(Task list)
• A. Answer these questions using the passage on adding instances from the console:
(i) What should Method be set to?
(ii) Which file system does ACK use when it formats the last data disk?
(iii) When Retain Instance Name is disabled, how does the node get its name?
• B. For each statement, say whether the passage on adding instances from the console agrees, and quote the words that decide it:
(i) If an instance has no data disk and the data disk option is selected, ACK attaches a new one.
(ii) When the node pool's Logon Type is Password, the instance password has to be reset.
(iii) Data already on a data disk is kept after ACK formats it.

(Passage for review)
((

You can automatically add instances from the console.

Set Method to Auto. From the list of existing cloud servers, select the desired ECS instances and click Next.

On the Specify Instance Information page, confirm the cluster and instance information as prompted. Configure the data disk and instance name, and then click Next.

Parameter	Description
Data Disk	Specifies whether to store container and image data on a data disk. This separates the system disk from data disks to improve stability. If the ECS instance has a data disk attached and the file system of the last data disk is not initialized, ACK automatically formats the last data disk as ext4. This disk is then used exclusively to store data in /var/lib/containerd or /var/lib/docker (the default data directories for container runtimes) and /var/lib/kubelet (the default data directory for the kubelet component). Important The existing data on the formatted data disk will be lost. We recommend that you create a snapshot to back up your data in advance. If you store containers and images on a data disk, only the ext4 and xfs file systems are supported. If the ECS instance does not have a data disk attached, ACK does not automatically attach a new data disk, regardless of whether you select this option.
Logon method and password	If the node pool's Logon Type is configured as Password, you must reset the instance password.
Retain Instance Name	Enabled: Uses the instance name as the node name. Disabled: ACK renames the node based on the custom node naming rules.

In the dialog box that appears, read the notes carefully and then click OK.

))

(Source material)
((

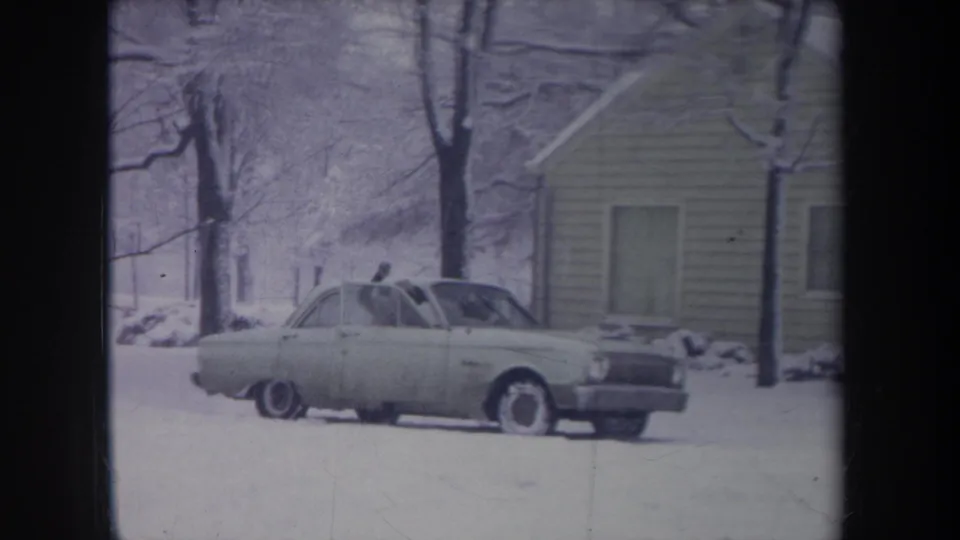 1968 Michigan home-movie frame of a pale sedan parked in a snowy yard near a modest house and bare winter trees.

))

(Task-by-task answers)
• A.
(i) Auto
(ii) ext4
(iii) ACK renames the node based on the custom node naming rules.

• B.
(i) No. "If the ECS instance does not have a data disk attached, ACK does not automatically attach a new data disk, regardless of whether you select this option."
(ii) Yes. "If the node pool's Logon Type is configured as Password, you must reset the instance password."
(iii) No. "The existing data on the formatted data disk will be lost."